[ICRA 2026] NovaFlow: Zero-Shot Manipulation via Actionable Flow from Generated Videos

Authors: Hongyu Li*, Lingfeng Sun*, Yafei Hu, Duy Ta, Jennifer Barry, George Konidaris, Jiahui Fu

Affiliations: Robotics and AI Institute, Brown University
*Equal contribution

NovaFlow enables robots to execute novel manipulation tasks in a zero-shot manner without any demonstrations or embodiment-specific training. Given a natural language task description, NovaFlow autonomously synthesizes a video using state-of-the-art video generation models and distills it into 3D actionable object flow. This flow is then converted into precise robot actions through grasp proposals and trajectory optimization, enabling seamless transfer across different robotic platforms.

✨ Key Features

Zero-Shot Manipulation: Execute novel tasks without demonstrations or training
Multi-Embodiment Transfer: Naturally transfers across different robots (Franka arm, Spot quadruped)

• Check your understanding:
**1.** List every author named in the NovaFlow project description.
**2.** Carry on writing the NovaFlow project description, picking up right after its final line.
The data comes from a separate source.

• Provided records:
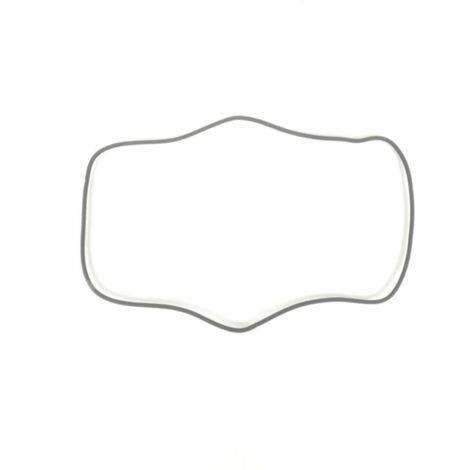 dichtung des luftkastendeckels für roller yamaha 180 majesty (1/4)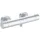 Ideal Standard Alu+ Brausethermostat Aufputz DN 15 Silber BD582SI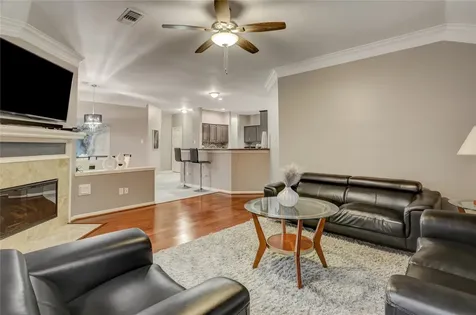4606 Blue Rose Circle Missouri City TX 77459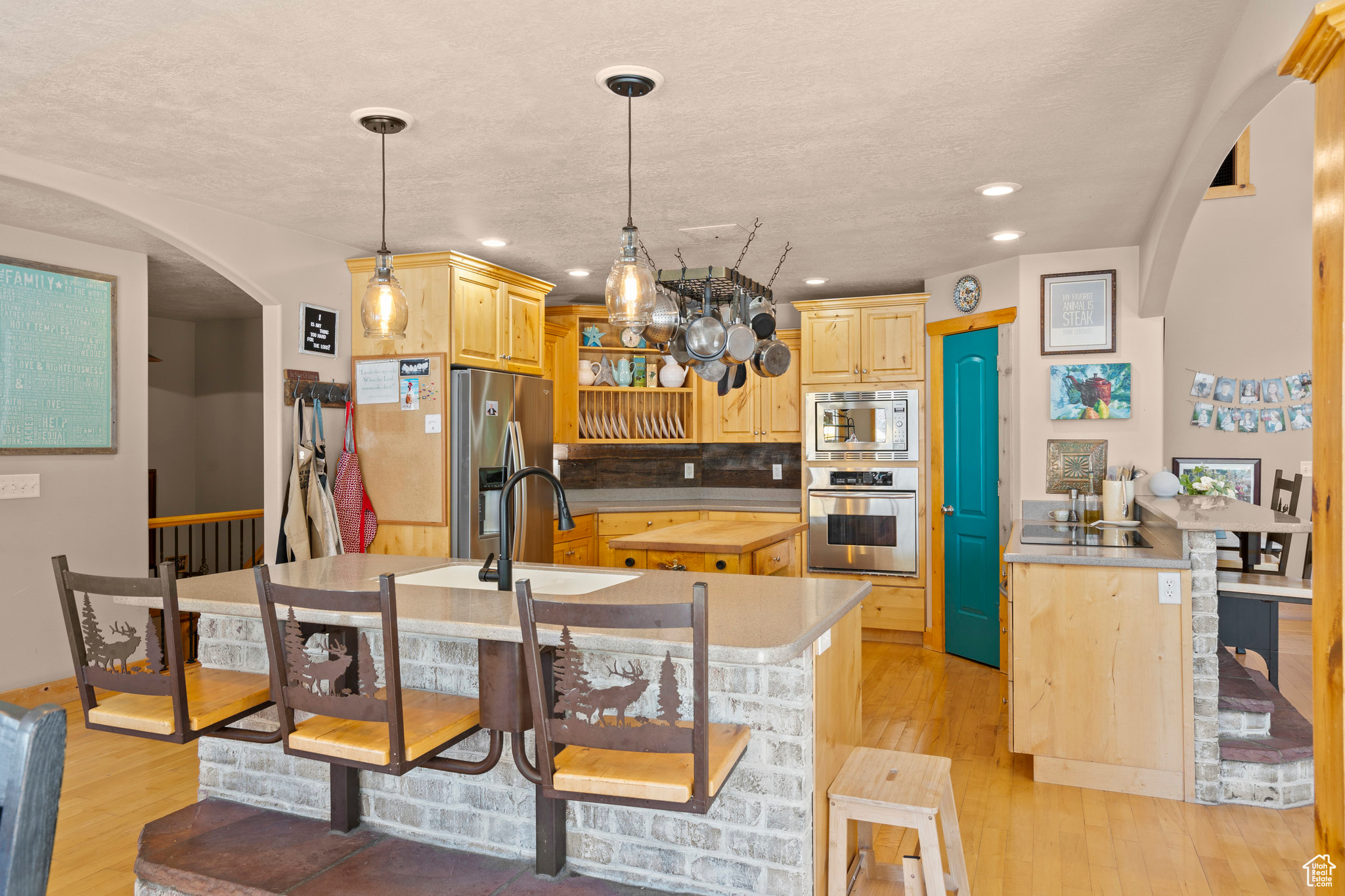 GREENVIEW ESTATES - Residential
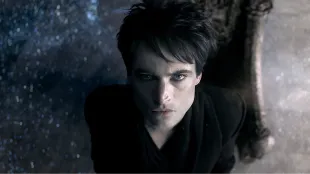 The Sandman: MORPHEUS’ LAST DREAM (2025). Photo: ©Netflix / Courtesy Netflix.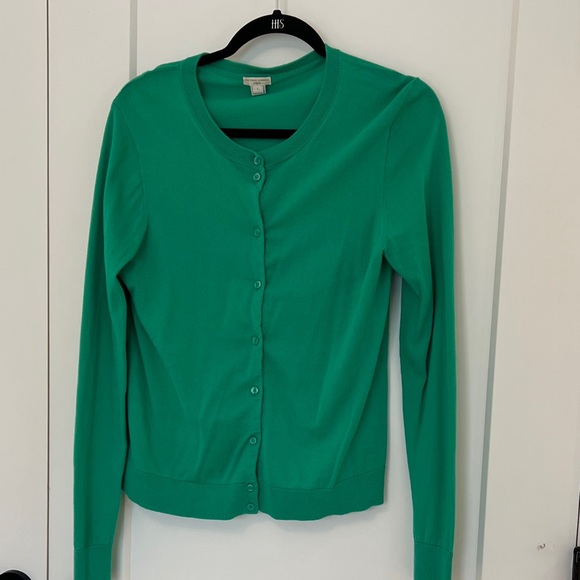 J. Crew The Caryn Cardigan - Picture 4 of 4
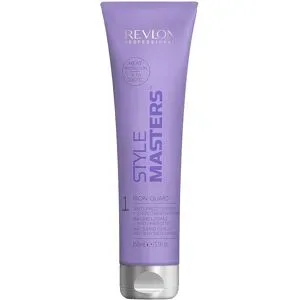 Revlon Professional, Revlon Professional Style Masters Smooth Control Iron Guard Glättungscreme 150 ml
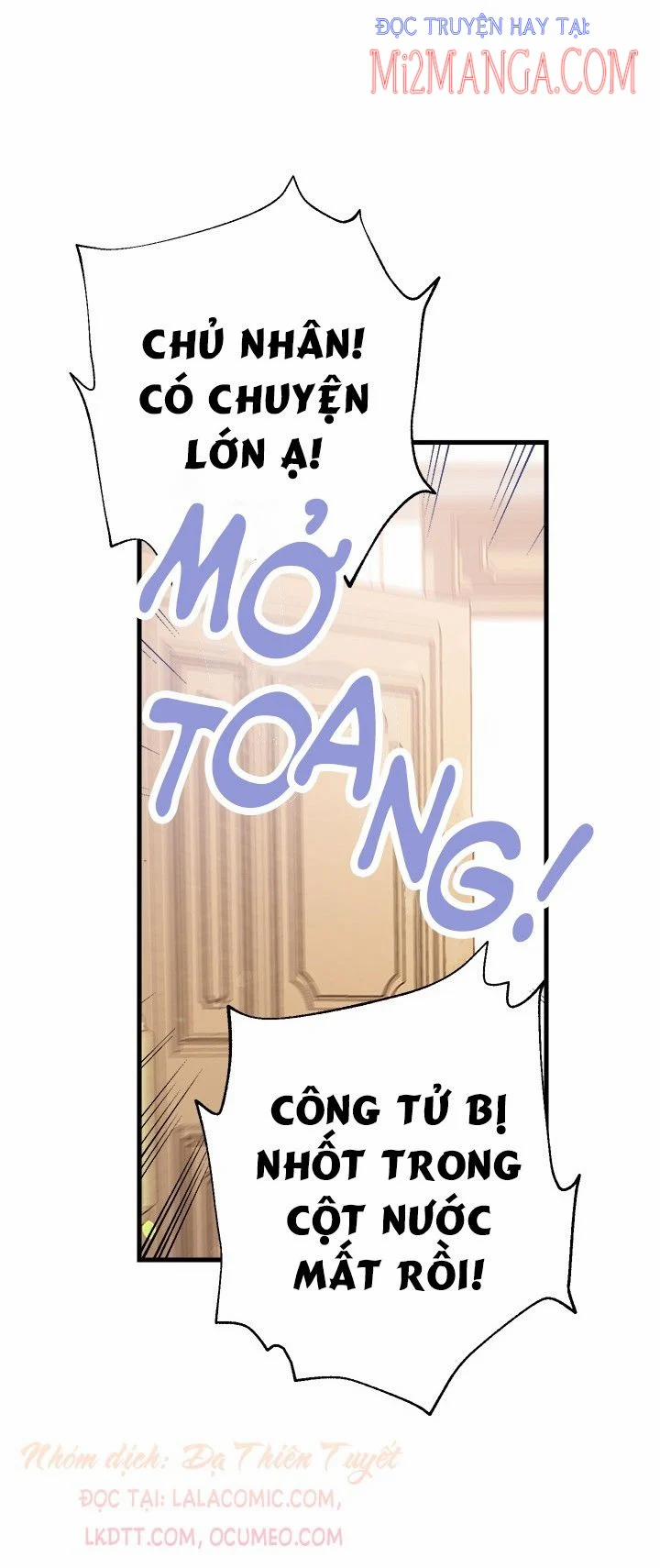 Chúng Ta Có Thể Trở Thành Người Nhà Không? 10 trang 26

--

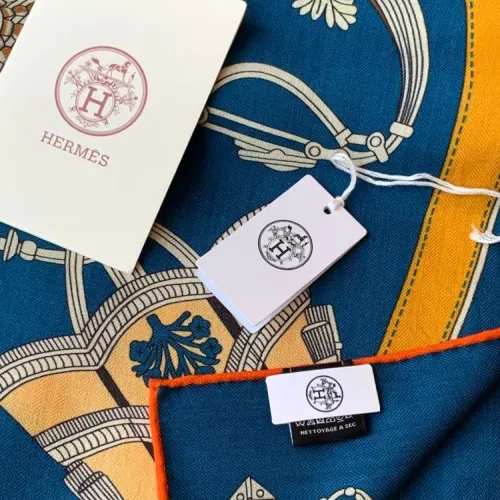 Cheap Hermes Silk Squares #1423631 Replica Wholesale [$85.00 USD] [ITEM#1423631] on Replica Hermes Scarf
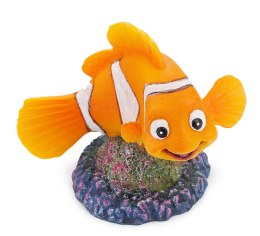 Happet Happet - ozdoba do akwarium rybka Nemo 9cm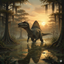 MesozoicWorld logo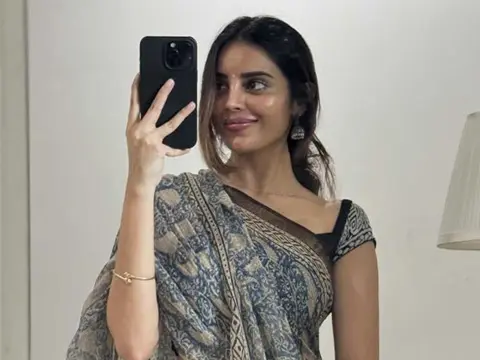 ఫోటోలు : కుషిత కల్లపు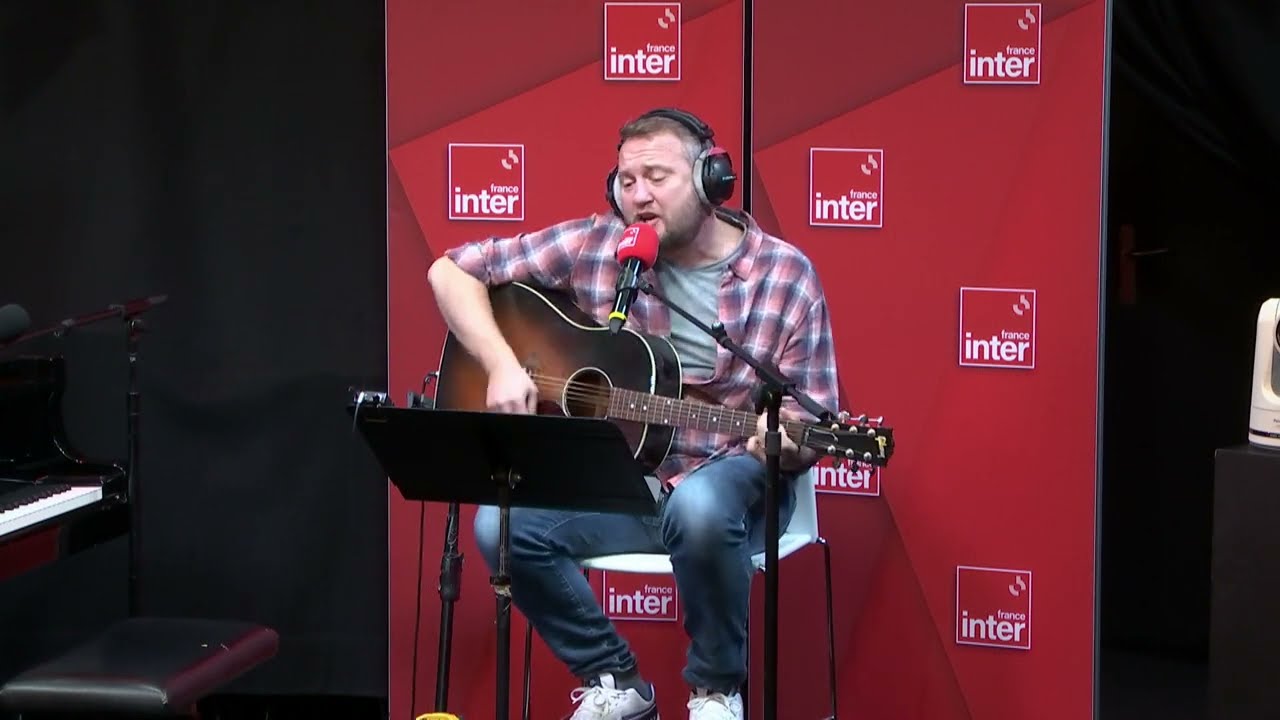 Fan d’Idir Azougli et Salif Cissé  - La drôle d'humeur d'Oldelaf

• Task-by-task results:
**1.** Hongyu Li, Lingfeng Sun, Yafei Hu, Duy Ta, Jennifer Barry, George Konidaris, Jiahui Fu

**2.**
Object Agnostic: Handles rigid, articulated, and deformable objects
Language-to-Action: Converts natural language task descriptions into precise robot trajectories
Actionable Flow: Distills generated videos into 3D object motion plans
Robust Execution: Grasp proposal + trajectory optimization for reliable manipulation

📋 Abstract

Enabling robots to execute novel manipulation tasks zero-shot is a central goal in robotics. Most existing methods assume in-distribution tasks or rely on fine-tuning with embodiment-matched data, limiting transfer across platforms. We present NovaFlow, an autonomous manipulation framework that converts a task description into an actionable plan for a target robot without any demonstrations. Given a task description, NovaFlow synthesizes a video using a video generation model and distills it into 3D actionable object flow using off-the-shelf perception modules. From the object flow, it computes relative poses for rigid objects and realizes them as robot actions via grasp proposals and trajectory optimization. For deformable objects, this flow serves as a tracking objective for model-based planning with a particle-based dynamics model. By decoupling task understanding from low-level control, NovaFlow naturally transfers across embodiments. We validate on rigid, articulated, and deformable object manipulation tasks using a table-top Franka arm and a Spot quadrupedal mobile robot, and achieve effective zero-shot execution without demonstrations or embodiment-specific training.

🚀 Quick Start

Prerequisites

Hardware: Multi-GPU setup (H100/A100 recommended) for Wan2.1 video generation pipeline. For any GPU under A100/H100, the Veo model is recommended (requires only a single gaming GPU).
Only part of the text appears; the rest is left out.